- [Exercise brief] Exactly and without additions, transcribe the line that contains "kingdom: Animalia" and every line after it in the data.

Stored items
────

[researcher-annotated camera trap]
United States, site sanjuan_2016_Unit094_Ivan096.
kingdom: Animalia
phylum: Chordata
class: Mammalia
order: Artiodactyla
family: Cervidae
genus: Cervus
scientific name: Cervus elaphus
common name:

────

- [Response to the task]
kingdom: Animalia
phylum: Chordata
class: Mammalia
order: Artiodactyla
family: Cervidae
genus: Cervus
scientific name: Cervus elaphus
common name:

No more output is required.